#### CSE 6250 Project Proposal
*Team B2 - Ngok Chao HO, Zeyu Wei*
##### Paper 1: Index 113, **Automated LOINC Standardization Using Pre-trained Large Language Models**, Google Research, Author(s): Tao Tu, Eric Loreaux, Emma Chesley, Adam D. Lelkes, Paul Gamble, Mathias Bellaiche, Martin Seneviratne, Ming-Jun Chen
1) **Task**: Tool for mapping general text to **LOINC**.
2) **Innovation**: Uses embeddings from pre-trained **LLM** with minimal labeled data.
3) **Dis/Adv**: Learns from small datasets but requires substantial computational resources.
4) **Data**: Yes, **MIMIC-III** ([Link](https://paperswithcode.com/dataset/mimic-iii)).
5) **Code**: Not provided.
##### Paper 2: Index 75, **Generative Biomedical Entity Linking via Knowledge Base-Guided Pre-training and Synonyms-Aware Fine-tuning**, Tsinghua University, Author(s): Hongyi Yuan, Zheng Yuan, Sheng Yu, Zifeng Wang
1) **Task**: Map biomedical synonyms to knowledge bases like **UMLS**.
2) **Innovation**: Generative entity linking with knowledge base-guided pre-training.
3) **Dis/Adv**: State-of-the-art but high computational cost due to large pre-trained models.

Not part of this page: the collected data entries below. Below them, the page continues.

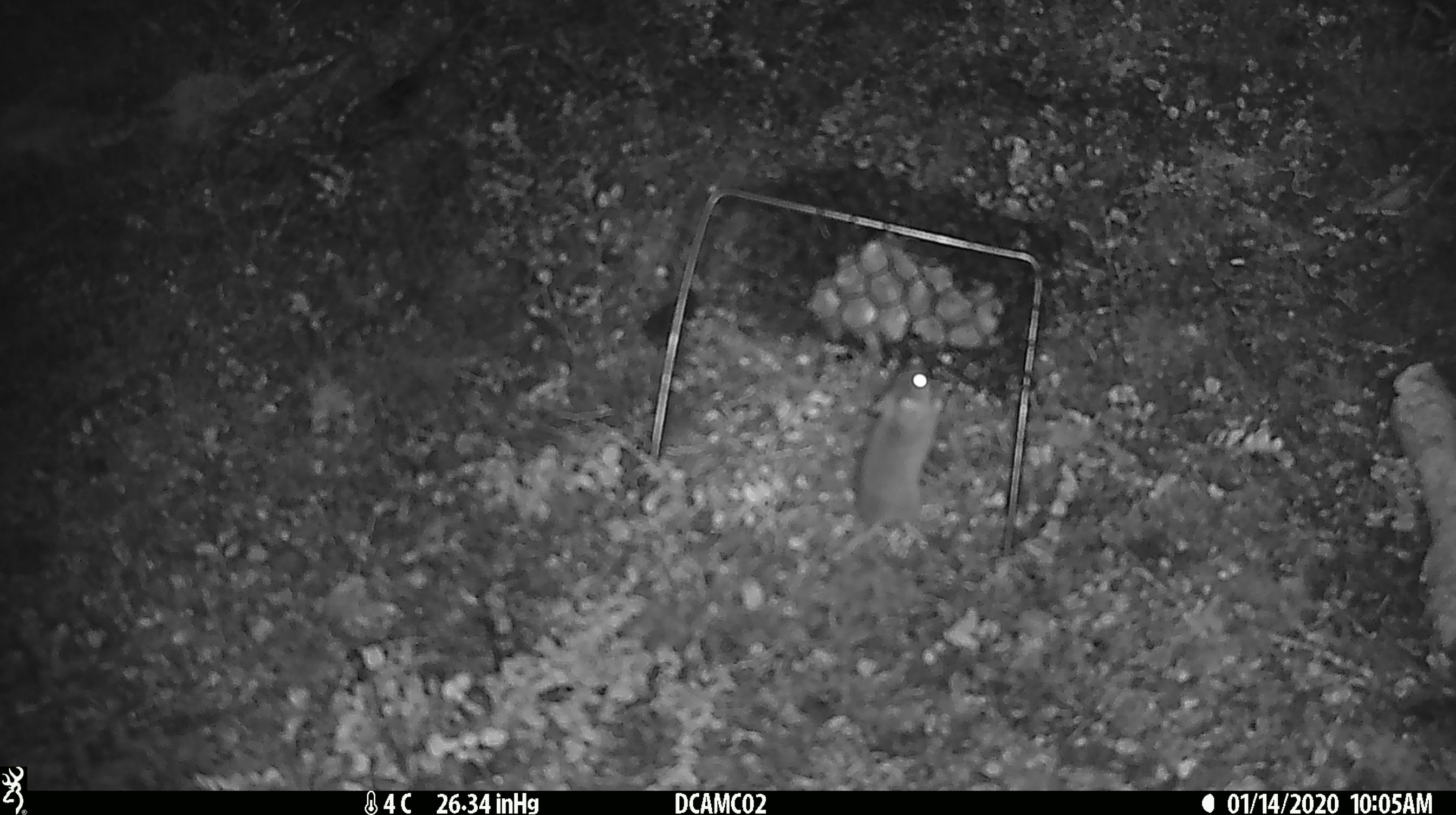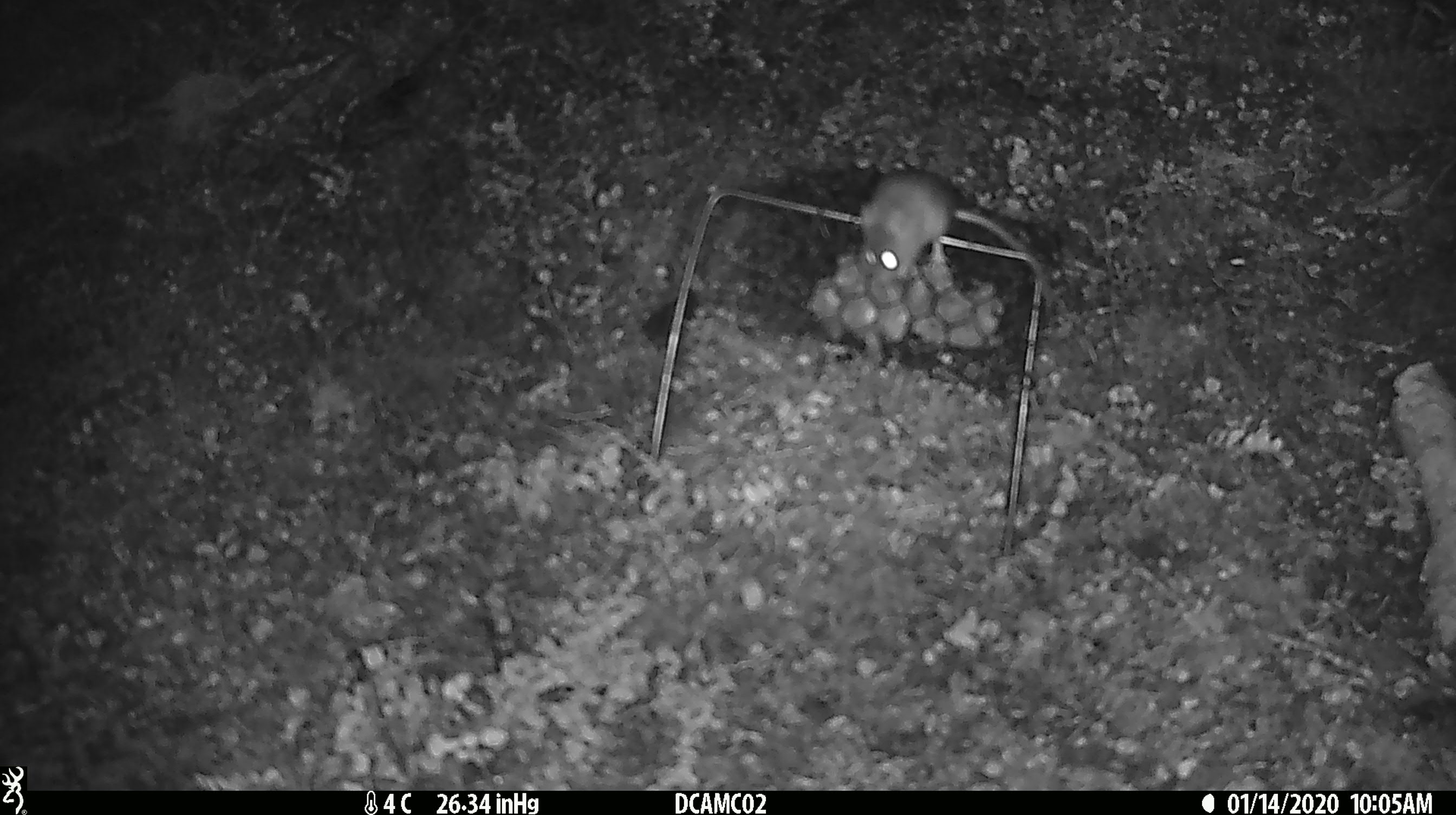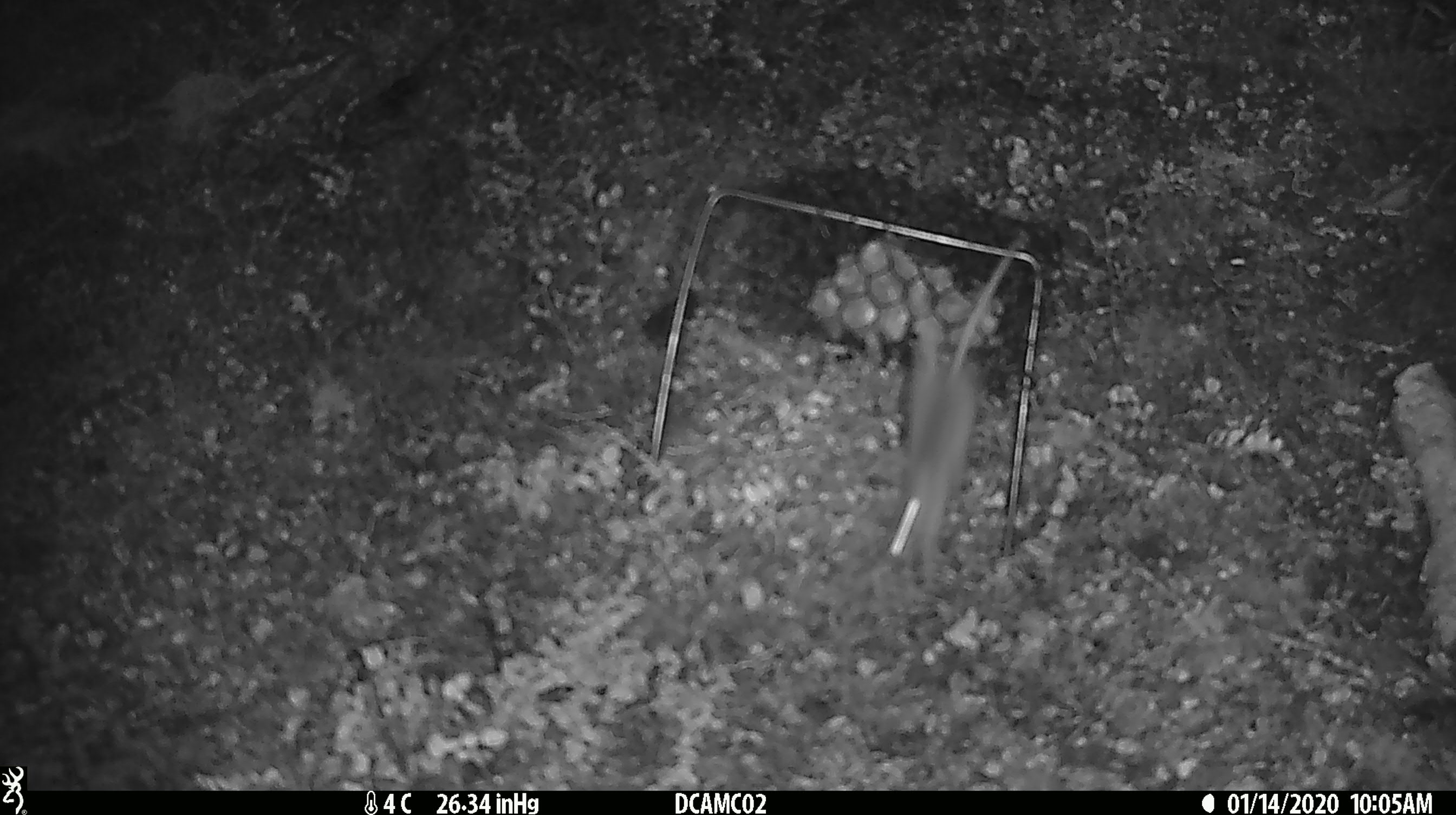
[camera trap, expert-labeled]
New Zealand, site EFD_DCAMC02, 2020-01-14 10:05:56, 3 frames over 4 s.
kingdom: Animalia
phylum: Chordata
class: Mammalia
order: Rodentia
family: Muridae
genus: Mus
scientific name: Mus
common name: mouse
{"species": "mouse (Mus)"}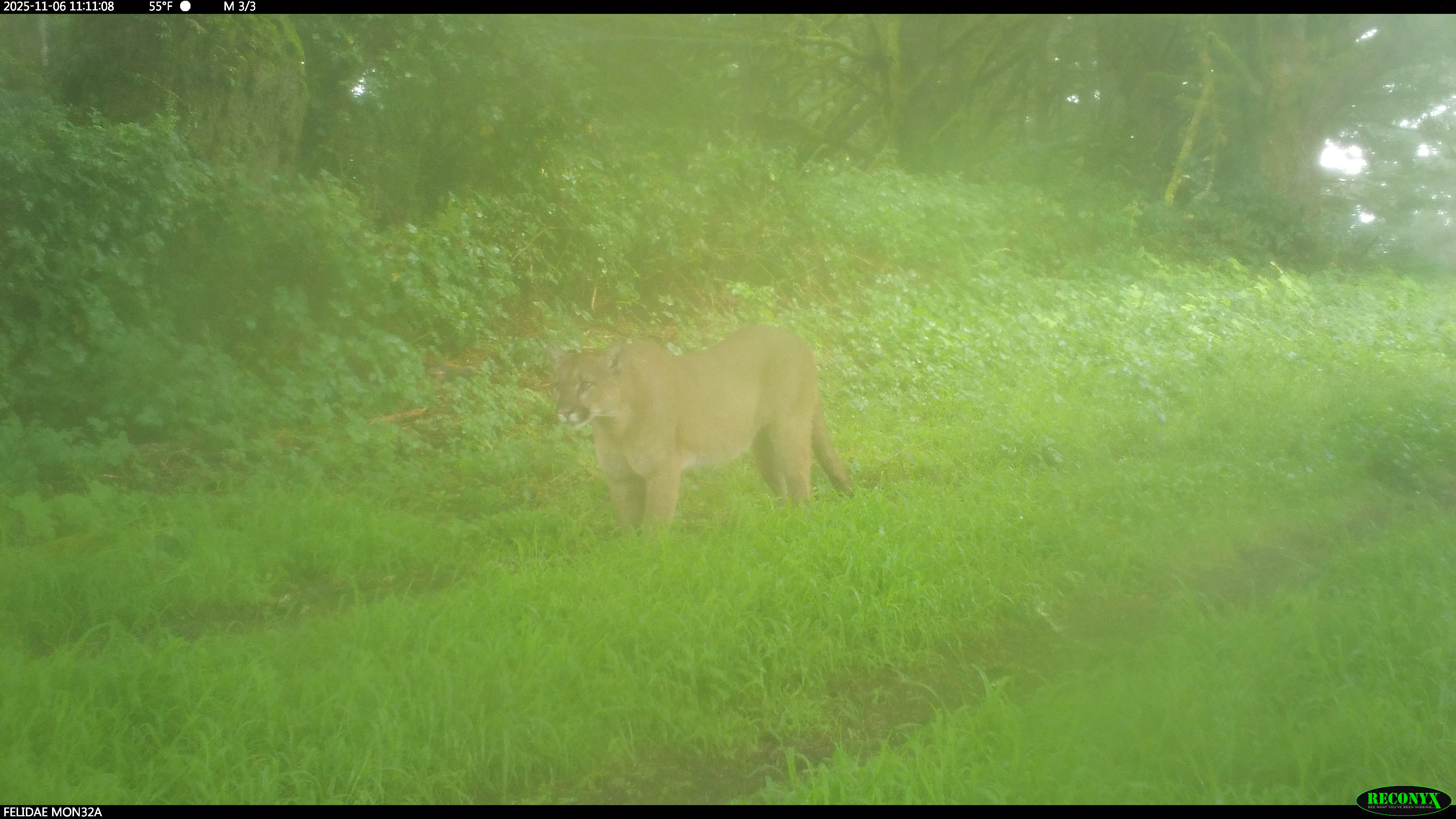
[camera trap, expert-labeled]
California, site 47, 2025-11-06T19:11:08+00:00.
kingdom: Animalia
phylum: Chordata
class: Mammalia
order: Carnivora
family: Felidae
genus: Puma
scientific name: Puma concolor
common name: puma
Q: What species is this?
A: Puma (Puma concolor).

4) **Data**: Yes, [Link](https://drive.google.com/file/d/1JWYMdwxp7_ZZRGAO-ENmgUNirx9-nX32/view).
5) **Code**: Yes, [GitHub](https://github.com/Yuanhy1997/GenBioEL).
##### Paper 3: Index 2, **SurvTRACE: Transformers for Survival Analysis with Competing Events**, UIUC Urbana, Author: Zifeng Wang
1) **Task**: Predict time-to-event outcomes with **competing events**.
2) **Innovation**: Transformer-based model using **IPS** to address selection bias.
3) **Dis/Adv**: Handles complex interactions, but computationally intensive for large datasets, though feasible.
4) **Data**: Yes, **SUPPORT**, **METABRIC**, **SEER** ([pycox](https://github.com/havakv/pycox), [SEER](https://seer.cancer.gov/)).
5) **Code**: Yes, [GitHub](https://github.com/RyanWangZf/SurvTRACE).
##### Target Paper: **SurvTRACE: Transformers for Survival Analysis with Competing Events**
##### Why we chose this paper:
Using Transformer in this task is innovative while requiring fewer computational resources, making it feasible to replicate with AWS.
##### Hypothesis to verify:
We will verify the hypothesis that **SurvTRACE outperforms traditional survival analysis models** in handling competing events, using the **concordance index (C-Index)** as the performance metric.
##### Data and Computational Resources:
- **Data**: We will use **SUPPORT** and **METABRIC** from pycox.
- **Computational Resources**: We plan to use **AWS**.
- **Software**: Open-source libraries like PyTorch.
#### Appendix
- **SUPPORT**: Available from [pycox GitHub](https://github.com/havakv/pycox).
- **METABRIC**: Available from [pycox GitHub](https://github.com/havakv/pycox).
- **SEER**: Available from [SEER](https://seer.cancer.gov/).
#### References
1. Tao Tu et al., "Automated LOINC Standardization Using Pre-trained Large Language Models," Google Research.
2. Hongyi Yuan et al., "Generative Biomedical Entity Linking via Knowledge Base-Guided Pre-training and Synonyms-Aware Fine-tuning," Tsinghua University.
3. Zifeng Wang, "SurvTRACE: Transformers for Survival Analysis with Competing Events," UIUC Urbana.